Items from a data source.
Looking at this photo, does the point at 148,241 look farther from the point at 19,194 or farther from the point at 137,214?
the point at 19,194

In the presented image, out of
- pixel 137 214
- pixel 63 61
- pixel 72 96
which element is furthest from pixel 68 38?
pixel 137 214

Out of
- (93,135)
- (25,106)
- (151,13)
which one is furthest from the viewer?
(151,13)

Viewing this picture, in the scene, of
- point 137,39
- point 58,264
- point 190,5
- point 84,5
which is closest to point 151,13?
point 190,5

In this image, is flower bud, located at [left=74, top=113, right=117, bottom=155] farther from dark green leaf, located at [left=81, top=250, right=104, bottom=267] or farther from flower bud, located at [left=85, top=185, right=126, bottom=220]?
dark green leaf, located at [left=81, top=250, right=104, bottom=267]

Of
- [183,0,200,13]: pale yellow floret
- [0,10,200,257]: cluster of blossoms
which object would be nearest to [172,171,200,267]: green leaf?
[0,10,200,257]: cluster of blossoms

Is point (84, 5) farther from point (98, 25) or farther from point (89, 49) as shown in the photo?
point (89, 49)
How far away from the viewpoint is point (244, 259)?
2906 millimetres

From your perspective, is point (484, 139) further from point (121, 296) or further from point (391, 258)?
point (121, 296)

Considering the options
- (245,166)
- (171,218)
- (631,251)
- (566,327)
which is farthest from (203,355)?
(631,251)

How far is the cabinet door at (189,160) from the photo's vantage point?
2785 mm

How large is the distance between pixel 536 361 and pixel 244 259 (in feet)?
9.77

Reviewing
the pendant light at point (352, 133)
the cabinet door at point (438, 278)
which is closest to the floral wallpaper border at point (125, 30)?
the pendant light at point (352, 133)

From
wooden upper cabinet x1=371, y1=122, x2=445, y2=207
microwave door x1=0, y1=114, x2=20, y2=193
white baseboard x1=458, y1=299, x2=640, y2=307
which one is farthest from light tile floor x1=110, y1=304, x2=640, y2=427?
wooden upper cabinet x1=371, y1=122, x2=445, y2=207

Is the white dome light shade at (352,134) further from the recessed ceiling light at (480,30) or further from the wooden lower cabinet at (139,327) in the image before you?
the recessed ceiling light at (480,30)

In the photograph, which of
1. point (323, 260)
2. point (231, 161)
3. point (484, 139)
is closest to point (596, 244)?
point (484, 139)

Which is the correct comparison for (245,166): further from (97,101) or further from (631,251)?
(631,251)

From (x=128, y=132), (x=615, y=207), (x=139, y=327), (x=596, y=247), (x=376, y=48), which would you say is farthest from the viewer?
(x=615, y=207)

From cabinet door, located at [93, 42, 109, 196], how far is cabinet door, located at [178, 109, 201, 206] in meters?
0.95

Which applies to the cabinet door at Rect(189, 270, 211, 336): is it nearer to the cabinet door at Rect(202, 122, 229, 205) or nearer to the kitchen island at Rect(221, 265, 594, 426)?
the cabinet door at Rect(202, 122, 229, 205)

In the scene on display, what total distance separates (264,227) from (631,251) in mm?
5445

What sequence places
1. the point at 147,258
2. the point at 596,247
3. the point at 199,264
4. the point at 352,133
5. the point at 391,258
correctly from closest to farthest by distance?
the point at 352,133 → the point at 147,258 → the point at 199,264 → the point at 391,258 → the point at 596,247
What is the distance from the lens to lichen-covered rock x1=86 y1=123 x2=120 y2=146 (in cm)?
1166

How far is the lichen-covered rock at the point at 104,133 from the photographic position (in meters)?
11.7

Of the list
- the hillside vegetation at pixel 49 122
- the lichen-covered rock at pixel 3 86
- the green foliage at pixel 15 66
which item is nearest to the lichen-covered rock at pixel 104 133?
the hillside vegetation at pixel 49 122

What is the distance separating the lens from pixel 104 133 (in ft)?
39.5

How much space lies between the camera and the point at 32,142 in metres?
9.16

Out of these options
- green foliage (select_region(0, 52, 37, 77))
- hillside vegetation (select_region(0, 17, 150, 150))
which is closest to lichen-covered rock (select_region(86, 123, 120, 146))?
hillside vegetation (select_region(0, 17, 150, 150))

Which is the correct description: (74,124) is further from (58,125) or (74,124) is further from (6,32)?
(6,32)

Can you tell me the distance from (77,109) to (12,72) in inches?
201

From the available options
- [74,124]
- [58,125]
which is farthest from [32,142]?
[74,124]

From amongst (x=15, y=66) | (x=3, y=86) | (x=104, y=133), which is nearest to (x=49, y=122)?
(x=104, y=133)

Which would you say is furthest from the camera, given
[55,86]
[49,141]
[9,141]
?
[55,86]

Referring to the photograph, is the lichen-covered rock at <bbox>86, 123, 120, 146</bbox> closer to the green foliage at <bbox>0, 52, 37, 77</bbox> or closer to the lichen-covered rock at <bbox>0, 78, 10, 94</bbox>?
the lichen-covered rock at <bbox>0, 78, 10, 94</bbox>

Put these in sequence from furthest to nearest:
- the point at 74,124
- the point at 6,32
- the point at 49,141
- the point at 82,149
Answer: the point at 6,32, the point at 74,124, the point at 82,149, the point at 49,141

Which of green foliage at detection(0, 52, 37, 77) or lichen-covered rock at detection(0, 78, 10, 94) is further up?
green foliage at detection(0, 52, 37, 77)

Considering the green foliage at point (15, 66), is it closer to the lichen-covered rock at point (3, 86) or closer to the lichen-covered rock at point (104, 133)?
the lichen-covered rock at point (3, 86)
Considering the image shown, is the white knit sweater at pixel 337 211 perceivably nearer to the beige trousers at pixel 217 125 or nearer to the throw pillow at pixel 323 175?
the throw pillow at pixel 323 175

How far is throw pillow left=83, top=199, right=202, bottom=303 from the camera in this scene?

EXERCISE. Restate the data above exactly, keeping each word as it stands.

RESULT FOR THIS EXERCISE.
Looking at this photo, does the point at 148,241 look farther from the point at 19,194 or farther from the point at 137,214?
the point at 19,194

In the presented image, out of
- pixel 137 214
- pixel 63 61
- pixel 72 96
which element is furthest from pixel 68 38?
pixel 137 214

Out of
- (93,135)
- (25,106)
- (151,13)
which one is furthest from the viewer?
(151,13)

Viewing this picture, in the scene, of
- point 137,39
- point 58,264
- point 190,5
- point 84,5
which is closest to point 151,13?
point 190,5

In this image, is flower bud, located at [left=74, top=113, right=117, bottom=155] farther from dark green leaf, located at [left=81, top=250, right=104, bottom=267] or farther from flower bud, located at [left=85, top=185, right=126, bottom=220]?
dark green leaf, located at [left=81, top=250, right=104, bottom=267]

Of
- [183,0,200,13]: pale yellow floret
- [0,10,200,257]: cluster of blossoms
which object would be nearest to [172,171,200,267]: green leaf?
[0,10,200,257]: cluster of blossoms

Is point (84, 5) farther from point (98, 25) or farther from point (89, 49) as shown in the photo?
point (89, 49)
How far away from the viewpoint is point (244, 259)?
2906 millimetres

From your perspective, is point (484, 139) further from point (121, 296) or further from point (391, 258)?
point (121, 296)

Considering the options
- (245,166)
- (171,218)
- (631,251)
- (566,327)
which is farthest from (203,355)?
(631,251)

How far is the cabinet door at (189,160) from the photo's vantage point?
2785 mm

How large is the distance between pixel 536 361 and pixel 244 259 (in feet)?
9.77

Reviewing
the pendant light at point (352, 133)
the cabinet door at point (438, 278)
which is closest to the floral wallpaper border at point (125, 30)?
the pendant light at point (352, 133)

From
wooden upper cabinet x1=371, y1=122, x2=445, y2=207
microwave door x1=0, y1=114, x2=20, y2=193
white baseboard x1=458, y1=299, x2=640, y2=307
which one is farthest from light tile floor x1=110, y1=304, x2=640, y2=427?
wooden upper cabinet x1=371, y1=122, x2=445, y2=207

Is the white dome light shade at (352,134) further from the recessed ceiling light at (480,30) or further from the wooden lower cabinet at (139,327) in the image before you?
the recessed ceiling light at (480,30)

In the photograph, which of
1. point (323, 260)
2. point (231, 161)
3. point (484, 139)
is closest to point (596, 244)?
point (484, 139)

Which is the correct comparison for (245,166): further from (97,101) or further from (631,251)?
(631,251)

From (x=128, y=132), (x=615, y=207), (x=139, y=327), (x=596, y=247), (x=376, y=48), which would you say is farthest from the viewer?
(x=615, y=207)

From cabinet door, located at [93, 42, 109, 196], how far is cabinet door, located at [178, 109, 201, 206] in meters?
0.95

Which applies to the cabinet door at Rect(189, 270, 211, 336): is it nearer to the cabinet door at Rect(202, 122, 229, 205) or nearer to the kitchen island at Rect(221, 265, 594, 426)?
the cabinet door at Rect(202, 122, 229, 205)

In the scene on display, what total distance separates (264,227) from (631,251) in mm?
5445

What sequence places
1. the point at 147,258
2. the point at 596,247
3. the point at 199,264
4. the point at 352,133
5. the point at 391,258
correctly from closest to farthest by distance?
the point at 352,133 → the point at 147,258 → the point at 199,264 → the point at 391,258 → the point at 596,247
What is the distance from the lens to lichen-covered rock x1=86 y1=123 x2=120 y2=146 (in cm)?
1166

How far is the lichen-covered rock at the point at 104,133 from the photographic position (in meters)?
11.7

Of the list
- the hillside vegetation at pixel 49 122
- the lichen-covered rock at pixel 3 86
- the green foliage at pixel 15 66
which item is nearest to the lichen-covered rock at pixel 104 133?
the hillside vegetation at pixel 49 122

What is the distance separating the lens from pixel 104 133 (in ft)?
39.5

How much space lies between the camera and the point at 32,142 in metres?
9.16

Out of these options
- green foliage (select_region(0, 52, 37, 77))
- hillside vegetation (select_region(0, 17, 150, 150))
which is closest to lichen-covered rock (select_region(86, 123, 120, 146))?
hillside vegetation (select_region(0, 17, 150, 150))

Which is the correct description: (74,124) is further from (58,125) or (74,124) is further from (6,32)?
(6,32)

Can you tell me the distance from (77,109) to (12,72) in inches?
201

From the available options
- [74,124]
- [58,125]
which is farthest from [32,142]?
[74,124]

From amongst (x=15, y=66) | (x=3, y=86) | (x=104, y=133), which is nearest to (x=49, y=122)?
(x=104, y=133)

Which would you say is furthest from the camera, given
[55,86]
[49,141]
[9,141]
?
[55,86]

Referring to the photograph, is the lichen-covered rock at <bbox>86, 123, 120, 146</bbox> closer to the green foliage at <bbox>0, 52, 37, 77</bbox> or closer to the lichen-covered rock at <bbox>0, 78, 10, 94</bbox>?
the lichen-covered rock at <bbox>0, 78, 10, 94</bbox>

Put these in sequence from furthest to nearest:
- the point at 74,124
- the point at 6,32
- the point at 49,141
- the point at 82,149
Answer: the point at 6,32, the point at 74,124, the point at 82,149, the point at 49,141

Which of green foliage at detection(0, 52, 37, 77) or lichen-covered rock at detection(0, 78, 10, 94) is further up?
green foliage at detection(0, 52, 37, 77)

Considering the green foliage at point (15, 66), is it closer to the lichen-covered rock at point (3, 86) or closer to the lichen-covered rock at point (104, 133)?
the lichen-covered rock at point (3, 86)
Considering the image shown, is the white knit sweater at pixel 337 211 perceivably nearer to the beige trousers at pixel 217 125 or nearer to the throw pillow at pixel 323 175?
the throw pillow at pixel 323 175

How far is throw pillow left=83, top=199, right=202, bottom=303 from the camera in this scene?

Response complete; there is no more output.